_Énoncé de l'exercice_:
Répondez aux questions suivantes à partir de l'extrait sur le jeu Dex.
1. Sur quelle plateforme le projet du studio Dreadlocks est-il apparu courant 2013 ?
2. Comment s'appelle l'IA créée par le groupe appelé le Complexe ?
3. Quelle capacité très particulière Dex possède-t-elle ?

Genre roi d'une époque, le cyberpunk a vite vu sa cote de popularité chuter au fil des décennies sans pour autant avoir totalement disparu. Peut être faut-il y voir le fait que la réalité rattrape la fiction, désormais désuète car les thématiques qu'elle porte n'ont jamais été autant d'actualité ? Les écrans ont pris le relais des livres pour continuer à entretenir la flamme, que ce soit des écrans de cinéma (
Matrix, Minority Report), de télé (
Mr Robot) ou les écrans branchés à une console ou un PC (
Shadowrun, Deus Ex).
Dex, lui, appartient à cette dernière catégorie :
apparu sur Kickstarter courant 2013, le projet du studio Tchèque
Dreadlocks n'avait pas pour prétention de réinventer la roue mais de proposer un mélange de RPG, d'action et de plateforme, le tout sur fond d'ode au cyberpunk avec un scénario sombre et mature. Et le crowdfunding, vous connaissez la chanson : un projet, une ambition, des promesses.. et un résultat qui peut parfois briser quelques espoirs.
Battle Angel Dex
On a coutume de dire que le destin ne prévient pas quand il vient frapper à votre porte ; dans le cas de Dex, demoiselle aux cheveux bleus et au costume sombre, le destin a pris la forme d'un groupe d'hommes armés sur son palier. Paniquée, elle reçoit alors l'aide du légendaire hacker dénommé Raycast, qui l'aide à fuir, et un peu plus tard celle de deux autres hackers appelés Tony et Decker qui l'aident à se planquer. Qu'est-ce qu'elle a bien pu faire ? Raycast lui fait alors le topo de la situation : si elle est visée, c'est qu'elle est la clé du conflit opposant Kether, une IA omnisciente régissant le cyberespace et GSV, une autre IA créée par un groupe appelé le Complexe. Si GSV arrive à prendre le dessus sur Kether, alors le Complexe aura un contrôle total du net. Et la clé, appelée Dex, dispose d'une capacité très particulière, celle d'accéder au cyberespace sans périphérique ou implant cybernétique... un sacré pouvoir, qui ne doit pas tomber entre toutes les mains. De quoi ajouter de la confusion à la confusion dans la tête de la belle, qui en plus est intronisée comme dernier espoir du monde libre par un Raycast, qui semble en savoir bien plus qu'il ne le dit sur la situation et sur qui elle est vraiment. Si elle veut obtenir des réponses et ne pas passer sa vie à fuir, la seule solution s'offrant à Dex est de s'opposer au Complexe.

_Lignes de données_:
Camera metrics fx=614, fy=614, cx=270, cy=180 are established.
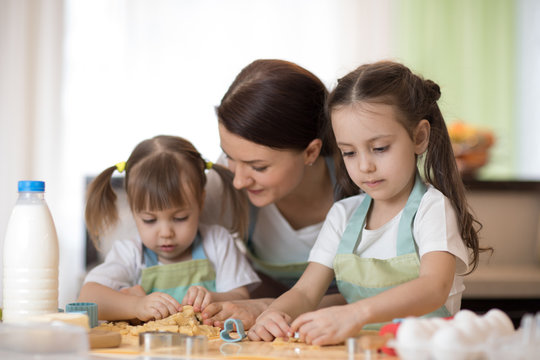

_Réponse complète_:
1. Sur Kickstarter.
2. Elle s'appelle GSV.
3. Elle peut accéder au cyberespace sans périphérique ou implant cybernétique.